→ Set problem 1
List the distinct usernames that appear in the post headers of the forum thread below, each one only once.

→ Extract provided
..........
# YS240TB Auger Gearbox Oil



## bryan banks (Jun 13, 2016)

Does anyone here know how to check the oil level for the auger gearbox on a YS240TB? The box looks very different than a 624 or 828 (it's pointy in the front). The only plug I can see is on the left side near the bottom of the box (drain plug?) so I'm guessing you have to drain it, tip the blower on its side and refill with a prescribed amount of 80-90 but I don't know how much oil to refill. 

Also, if anyone needs some traction drive oil (Shimpo TD-22) I have a couple spare quarts that I purchased last winter.


----------



## YSHSfan (Jun 25, 2014)

Hi bryan banks,
Welcome to the forum.......!

I will check the manual later an let you know, it should have the oil amount that it takes on it.


----------



## YSHSfan (Jun 25, 2014)

Yamaha YS240tb(Ricky)

Worm Gear Oil: SAE90
Capacity: 80cm(cubic) (2.9 Imp oz, 2.7 US oz)


----------



## bryan banks (Jun 13, 2016)

Thanks hsblowersfan! This is really helpful.


----------



## YS240RICKY (Dec 19, 2018)

do you know the spec and quantity for the hydro drive oil?


----------
..........
→ Set problem 2
Return every line of the listing that contains the string "shoes". Case counts.

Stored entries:
..........
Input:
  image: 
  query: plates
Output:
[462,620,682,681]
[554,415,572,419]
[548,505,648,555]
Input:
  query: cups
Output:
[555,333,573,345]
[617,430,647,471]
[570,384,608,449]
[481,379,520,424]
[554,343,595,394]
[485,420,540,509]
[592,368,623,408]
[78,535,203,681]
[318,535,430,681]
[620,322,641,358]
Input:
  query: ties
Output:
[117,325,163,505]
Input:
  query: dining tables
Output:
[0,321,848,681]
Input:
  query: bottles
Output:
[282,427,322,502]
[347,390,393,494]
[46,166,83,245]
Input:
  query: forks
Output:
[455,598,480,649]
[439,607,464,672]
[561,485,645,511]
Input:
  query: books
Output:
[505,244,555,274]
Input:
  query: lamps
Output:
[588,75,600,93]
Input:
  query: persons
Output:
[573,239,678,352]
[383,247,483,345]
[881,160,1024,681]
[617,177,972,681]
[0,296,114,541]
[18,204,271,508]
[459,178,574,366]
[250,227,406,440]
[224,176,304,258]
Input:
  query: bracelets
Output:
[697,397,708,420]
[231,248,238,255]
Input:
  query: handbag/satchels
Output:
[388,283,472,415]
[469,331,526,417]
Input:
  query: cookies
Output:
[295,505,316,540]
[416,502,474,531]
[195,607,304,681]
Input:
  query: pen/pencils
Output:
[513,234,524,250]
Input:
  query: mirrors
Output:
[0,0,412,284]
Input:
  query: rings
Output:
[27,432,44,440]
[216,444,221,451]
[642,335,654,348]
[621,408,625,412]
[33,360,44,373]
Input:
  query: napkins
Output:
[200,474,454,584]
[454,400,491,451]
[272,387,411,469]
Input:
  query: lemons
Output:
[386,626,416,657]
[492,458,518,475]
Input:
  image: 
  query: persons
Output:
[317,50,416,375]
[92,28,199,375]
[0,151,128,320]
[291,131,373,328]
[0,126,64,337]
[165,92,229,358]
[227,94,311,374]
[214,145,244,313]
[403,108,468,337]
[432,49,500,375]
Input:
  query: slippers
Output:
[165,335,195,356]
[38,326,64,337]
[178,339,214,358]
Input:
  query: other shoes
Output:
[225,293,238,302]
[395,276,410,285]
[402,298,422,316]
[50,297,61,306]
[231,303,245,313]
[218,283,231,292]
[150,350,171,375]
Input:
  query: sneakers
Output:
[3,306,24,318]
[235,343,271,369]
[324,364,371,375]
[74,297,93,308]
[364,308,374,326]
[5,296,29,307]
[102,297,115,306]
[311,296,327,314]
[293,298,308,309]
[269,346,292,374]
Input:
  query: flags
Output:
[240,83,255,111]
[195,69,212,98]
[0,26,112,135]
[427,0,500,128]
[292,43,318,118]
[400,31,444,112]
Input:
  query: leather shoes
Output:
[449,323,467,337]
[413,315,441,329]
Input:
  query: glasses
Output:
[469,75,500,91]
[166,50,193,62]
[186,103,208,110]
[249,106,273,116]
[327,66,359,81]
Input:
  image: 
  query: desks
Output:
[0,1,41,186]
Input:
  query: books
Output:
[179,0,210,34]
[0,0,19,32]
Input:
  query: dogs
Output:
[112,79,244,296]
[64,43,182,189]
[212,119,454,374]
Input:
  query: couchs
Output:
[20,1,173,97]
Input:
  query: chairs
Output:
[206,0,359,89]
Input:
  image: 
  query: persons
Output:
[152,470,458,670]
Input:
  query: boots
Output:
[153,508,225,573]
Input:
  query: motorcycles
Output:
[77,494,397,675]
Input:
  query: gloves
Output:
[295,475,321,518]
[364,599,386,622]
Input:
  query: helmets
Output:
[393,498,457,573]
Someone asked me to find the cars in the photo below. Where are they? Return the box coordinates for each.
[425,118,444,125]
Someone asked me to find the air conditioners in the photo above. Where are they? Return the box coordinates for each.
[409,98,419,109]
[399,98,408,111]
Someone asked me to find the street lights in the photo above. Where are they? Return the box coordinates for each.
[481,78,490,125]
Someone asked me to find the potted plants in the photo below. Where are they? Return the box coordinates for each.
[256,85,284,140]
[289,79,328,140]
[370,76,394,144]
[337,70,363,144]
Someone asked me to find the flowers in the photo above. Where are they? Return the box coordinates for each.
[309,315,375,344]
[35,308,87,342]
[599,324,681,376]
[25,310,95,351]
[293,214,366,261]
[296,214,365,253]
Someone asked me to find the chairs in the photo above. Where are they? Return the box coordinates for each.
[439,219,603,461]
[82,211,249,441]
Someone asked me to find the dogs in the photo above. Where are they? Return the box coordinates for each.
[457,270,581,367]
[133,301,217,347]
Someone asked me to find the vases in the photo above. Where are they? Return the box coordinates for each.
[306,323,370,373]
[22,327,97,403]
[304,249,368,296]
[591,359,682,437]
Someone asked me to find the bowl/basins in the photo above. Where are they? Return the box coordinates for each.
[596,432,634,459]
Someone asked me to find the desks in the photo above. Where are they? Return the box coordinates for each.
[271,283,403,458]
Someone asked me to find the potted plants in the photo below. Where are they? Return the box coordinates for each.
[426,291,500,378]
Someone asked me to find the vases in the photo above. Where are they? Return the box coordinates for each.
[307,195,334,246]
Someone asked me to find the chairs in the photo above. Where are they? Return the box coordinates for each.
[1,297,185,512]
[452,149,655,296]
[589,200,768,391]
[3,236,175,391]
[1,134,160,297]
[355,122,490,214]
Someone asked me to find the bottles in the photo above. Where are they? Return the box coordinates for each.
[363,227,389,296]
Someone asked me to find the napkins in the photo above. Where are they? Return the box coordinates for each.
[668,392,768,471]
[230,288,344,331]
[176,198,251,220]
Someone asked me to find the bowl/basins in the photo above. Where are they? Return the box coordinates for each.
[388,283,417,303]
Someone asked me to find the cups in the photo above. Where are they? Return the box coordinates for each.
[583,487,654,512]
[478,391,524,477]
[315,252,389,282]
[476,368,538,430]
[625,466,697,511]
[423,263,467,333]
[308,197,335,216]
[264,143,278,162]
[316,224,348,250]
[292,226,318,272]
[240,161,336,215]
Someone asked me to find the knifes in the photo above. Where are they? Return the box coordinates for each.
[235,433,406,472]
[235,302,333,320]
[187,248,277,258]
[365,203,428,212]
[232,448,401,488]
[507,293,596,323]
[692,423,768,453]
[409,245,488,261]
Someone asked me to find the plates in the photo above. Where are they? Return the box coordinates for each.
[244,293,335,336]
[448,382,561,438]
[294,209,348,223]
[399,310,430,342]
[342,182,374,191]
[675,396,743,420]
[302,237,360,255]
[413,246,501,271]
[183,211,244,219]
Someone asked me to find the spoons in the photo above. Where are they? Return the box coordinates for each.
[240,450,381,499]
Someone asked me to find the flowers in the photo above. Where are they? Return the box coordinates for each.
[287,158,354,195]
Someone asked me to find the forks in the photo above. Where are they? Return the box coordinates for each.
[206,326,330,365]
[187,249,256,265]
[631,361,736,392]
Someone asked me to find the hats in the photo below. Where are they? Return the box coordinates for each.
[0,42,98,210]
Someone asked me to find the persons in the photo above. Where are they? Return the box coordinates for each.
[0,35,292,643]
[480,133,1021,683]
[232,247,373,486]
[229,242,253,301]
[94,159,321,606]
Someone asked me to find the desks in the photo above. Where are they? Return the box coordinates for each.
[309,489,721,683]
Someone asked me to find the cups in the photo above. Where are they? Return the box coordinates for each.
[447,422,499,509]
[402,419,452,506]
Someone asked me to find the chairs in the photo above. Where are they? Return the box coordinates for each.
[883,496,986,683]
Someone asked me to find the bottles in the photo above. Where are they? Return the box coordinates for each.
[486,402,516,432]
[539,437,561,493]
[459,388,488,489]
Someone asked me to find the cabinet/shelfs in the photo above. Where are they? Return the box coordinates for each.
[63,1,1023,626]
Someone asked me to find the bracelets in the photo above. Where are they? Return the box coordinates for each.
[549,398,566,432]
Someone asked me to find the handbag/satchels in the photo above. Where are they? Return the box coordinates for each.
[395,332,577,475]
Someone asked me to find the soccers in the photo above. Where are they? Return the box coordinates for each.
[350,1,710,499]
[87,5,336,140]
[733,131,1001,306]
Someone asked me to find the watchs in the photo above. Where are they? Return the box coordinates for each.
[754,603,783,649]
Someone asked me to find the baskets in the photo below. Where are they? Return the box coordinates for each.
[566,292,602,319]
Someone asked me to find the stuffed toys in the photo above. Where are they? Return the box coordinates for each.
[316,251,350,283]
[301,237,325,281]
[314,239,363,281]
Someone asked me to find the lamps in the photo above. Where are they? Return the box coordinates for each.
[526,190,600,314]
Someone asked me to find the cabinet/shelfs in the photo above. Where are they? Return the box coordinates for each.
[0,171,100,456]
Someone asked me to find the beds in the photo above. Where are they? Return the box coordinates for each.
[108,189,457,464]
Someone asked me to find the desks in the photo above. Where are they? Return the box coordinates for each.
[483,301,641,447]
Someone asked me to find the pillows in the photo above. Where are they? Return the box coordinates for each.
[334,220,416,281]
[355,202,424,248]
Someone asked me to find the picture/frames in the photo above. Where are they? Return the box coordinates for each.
..........
→ Exercise result 1
bryan banks
YSHSfan
YS240RICKY

→ Exercise result 2
  query: other shoes
  query: leather shoes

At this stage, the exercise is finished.